What drew us to the village, which is about 65 km from Vijayawada, however, was its rich historic value. There is a Shiva temple and a Buddhist Mahastupa both of which are centuries-old, and a museum wherein exhibits also date back hundreds of years. Legendary playback-singer Ghantasala’s ancestors hail from here. A statue to Ghantasala and an open-air auditorium called Madhuragayakudu Ghantasala Venkateswara Rao Kalathoranam are found here.

The Jaladheeshwara temple with immaculately clean interiors has several unusual features. The presiding deity is Shiva, known as Jaladheeshwara (God of the waters) because he was worshipped centuries ago by fishermen, sailors, and merchants venturing out on journeys by ship.

Here you find Shiva (in the form of a Shivalinga) and his consort Parvathi on the same pedestal––a very rare sight. Generally, Shiva is in the sanctum-sanctorum and the goddess in a separate room/alcove beside him.

Again, you find Nandi not looking directly at Shiva as he usually does, but slightly away ie with his head slightly inclined to the right.

Devotees believe that this is because Nandi wanted to include both of the divine couple in the same gaze, reveals Gorrepati Venkataramakrishna, a prominent village resident. Another unusual feature––Lord Narasimha and Kalabhairava are dwarapalakas or guards at the sanctum-sanctorum’s door!

Temple-priest M. Chandrashekhar, quotes the Sthala Puranam and local lore, to tell us that Sage Agastya installed the idols which Adi Shankaracharya worshipped in later times.

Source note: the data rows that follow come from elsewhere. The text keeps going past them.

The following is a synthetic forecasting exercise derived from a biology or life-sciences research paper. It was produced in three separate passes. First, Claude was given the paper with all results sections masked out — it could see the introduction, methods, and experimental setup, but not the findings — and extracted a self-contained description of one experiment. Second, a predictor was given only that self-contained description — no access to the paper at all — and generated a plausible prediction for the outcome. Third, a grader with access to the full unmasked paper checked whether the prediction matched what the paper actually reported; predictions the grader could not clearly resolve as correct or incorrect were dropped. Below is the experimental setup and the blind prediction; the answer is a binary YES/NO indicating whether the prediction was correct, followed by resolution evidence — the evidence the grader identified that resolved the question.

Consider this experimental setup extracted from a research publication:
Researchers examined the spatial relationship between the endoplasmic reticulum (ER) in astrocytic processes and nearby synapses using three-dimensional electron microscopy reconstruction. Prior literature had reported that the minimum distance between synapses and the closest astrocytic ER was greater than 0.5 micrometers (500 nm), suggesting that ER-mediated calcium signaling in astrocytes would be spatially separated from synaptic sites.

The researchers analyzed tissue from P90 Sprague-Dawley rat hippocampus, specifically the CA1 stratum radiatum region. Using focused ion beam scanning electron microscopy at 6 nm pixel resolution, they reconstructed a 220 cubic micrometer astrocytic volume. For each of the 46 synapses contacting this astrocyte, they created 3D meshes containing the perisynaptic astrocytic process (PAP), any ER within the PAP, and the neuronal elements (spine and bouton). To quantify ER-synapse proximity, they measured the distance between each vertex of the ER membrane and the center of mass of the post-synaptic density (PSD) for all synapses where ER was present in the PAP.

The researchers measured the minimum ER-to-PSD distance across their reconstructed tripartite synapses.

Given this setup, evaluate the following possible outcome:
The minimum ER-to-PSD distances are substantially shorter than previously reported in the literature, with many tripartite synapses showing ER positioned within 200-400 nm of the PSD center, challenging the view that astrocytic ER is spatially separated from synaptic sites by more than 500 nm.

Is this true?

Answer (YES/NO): YES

Providing the historical perspective, D. Kannababu, Deputy Superintending Archaelogist, ASI, says: “The temple proper dates back to 11th century AD, based on its architecture and inscriptions available at the temple. Recent explorations reveal that the ancient pottery found in the temple premises which include shards of black and red ware, polished red ware, etc., all date back to 2nd century AD. Further, the temple was raised from a high mound, and the nature of the mound is archaelogically comparable to the mound at the site of the Mahastupa.

The traces of the original temple might have belonged to the 2nd century AD over which the present superstructure can be seen.”

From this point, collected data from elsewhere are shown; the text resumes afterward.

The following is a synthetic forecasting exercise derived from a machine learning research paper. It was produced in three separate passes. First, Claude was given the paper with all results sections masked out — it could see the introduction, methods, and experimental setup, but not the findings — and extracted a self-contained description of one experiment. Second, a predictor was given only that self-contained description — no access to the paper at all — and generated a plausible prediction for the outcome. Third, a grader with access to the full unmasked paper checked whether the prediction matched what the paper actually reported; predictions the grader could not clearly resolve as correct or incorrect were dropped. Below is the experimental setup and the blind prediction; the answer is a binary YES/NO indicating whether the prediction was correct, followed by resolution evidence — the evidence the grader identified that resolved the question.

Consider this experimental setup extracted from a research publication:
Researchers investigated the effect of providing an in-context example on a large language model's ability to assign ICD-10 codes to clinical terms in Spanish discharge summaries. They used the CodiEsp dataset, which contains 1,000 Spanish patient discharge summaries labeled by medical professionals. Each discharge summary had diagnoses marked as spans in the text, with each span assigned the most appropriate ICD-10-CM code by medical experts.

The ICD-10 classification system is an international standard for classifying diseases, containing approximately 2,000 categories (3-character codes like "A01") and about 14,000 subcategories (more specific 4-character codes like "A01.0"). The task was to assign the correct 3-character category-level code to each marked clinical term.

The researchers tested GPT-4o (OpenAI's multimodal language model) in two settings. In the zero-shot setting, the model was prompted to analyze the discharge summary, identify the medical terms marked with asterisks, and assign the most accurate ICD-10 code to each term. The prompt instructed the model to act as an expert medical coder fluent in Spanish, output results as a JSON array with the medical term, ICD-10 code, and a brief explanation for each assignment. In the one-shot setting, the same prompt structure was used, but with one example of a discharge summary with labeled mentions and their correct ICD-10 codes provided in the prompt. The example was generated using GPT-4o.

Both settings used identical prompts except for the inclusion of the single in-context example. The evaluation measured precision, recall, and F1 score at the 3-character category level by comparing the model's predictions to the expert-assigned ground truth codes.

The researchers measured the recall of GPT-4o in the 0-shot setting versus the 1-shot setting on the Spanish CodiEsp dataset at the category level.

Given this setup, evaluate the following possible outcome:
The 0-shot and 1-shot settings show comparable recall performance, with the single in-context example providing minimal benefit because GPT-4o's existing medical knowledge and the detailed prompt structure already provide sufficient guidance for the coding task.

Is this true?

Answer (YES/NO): NO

In another rare feature, you find the Navagrahas or nine planets with consorts. Since the temple had Shiva and Parvathi on the same pedestal, it was decided to include idols of the nine planets each with his respective wife beside him, Venkataramakrishna explained.

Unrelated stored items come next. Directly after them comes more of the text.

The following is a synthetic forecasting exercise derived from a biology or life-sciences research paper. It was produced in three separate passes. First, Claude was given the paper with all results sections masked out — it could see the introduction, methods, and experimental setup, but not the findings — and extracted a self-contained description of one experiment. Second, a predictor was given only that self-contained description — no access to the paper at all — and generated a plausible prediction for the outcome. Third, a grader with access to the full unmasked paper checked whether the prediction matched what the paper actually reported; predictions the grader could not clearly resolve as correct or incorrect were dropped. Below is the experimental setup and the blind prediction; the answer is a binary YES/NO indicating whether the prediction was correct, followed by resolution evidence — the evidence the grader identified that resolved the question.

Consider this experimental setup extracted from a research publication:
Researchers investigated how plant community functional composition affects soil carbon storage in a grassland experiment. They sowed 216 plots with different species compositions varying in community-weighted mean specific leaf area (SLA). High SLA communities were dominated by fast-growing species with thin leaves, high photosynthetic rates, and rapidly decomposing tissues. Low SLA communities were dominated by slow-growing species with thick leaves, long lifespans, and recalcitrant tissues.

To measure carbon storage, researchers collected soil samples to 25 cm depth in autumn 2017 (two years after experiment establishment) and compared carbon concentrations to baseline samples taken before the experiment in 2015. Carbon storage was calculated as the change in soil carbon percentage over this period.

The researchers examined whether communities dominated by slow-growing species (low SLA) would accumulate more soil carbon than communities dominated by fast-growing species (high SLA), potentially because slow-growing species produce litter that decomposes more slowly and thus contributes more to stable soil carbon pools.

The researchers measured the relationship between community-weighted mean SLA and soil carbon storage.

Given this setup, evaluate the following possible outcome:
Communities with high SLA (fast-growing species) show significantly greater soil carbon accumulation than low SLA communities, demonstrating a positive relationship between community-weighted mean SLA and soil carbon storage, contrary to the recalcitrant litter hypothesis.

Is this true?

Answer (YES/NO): NO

Around the corner from here is the famous Buddhist Mahastupa excavated around 1920. Centuries ago, Buddhism flourished in this region of Andhra Pradesh which is rich in relics related to this religion.

The ASI dates the ruined Mahastupa unearthed in Ghantasala to the 1st century BC. The area has been fenced off and a paved pathway leads from the gate to the large stupa.

Many other precious Hindu and Buddhist relics have been found around here. They are all housed in a small, well-maintained museum of the ASI located opposite this stupa, which surprisingly, does not receive many visitors.

There are about 100 neatly-labelled priceless exhibits including that of Buddha; of Srinivasa with his consorts Bhudevi and Sridevi; lotus medallions, and some fragments of standing figures and panels.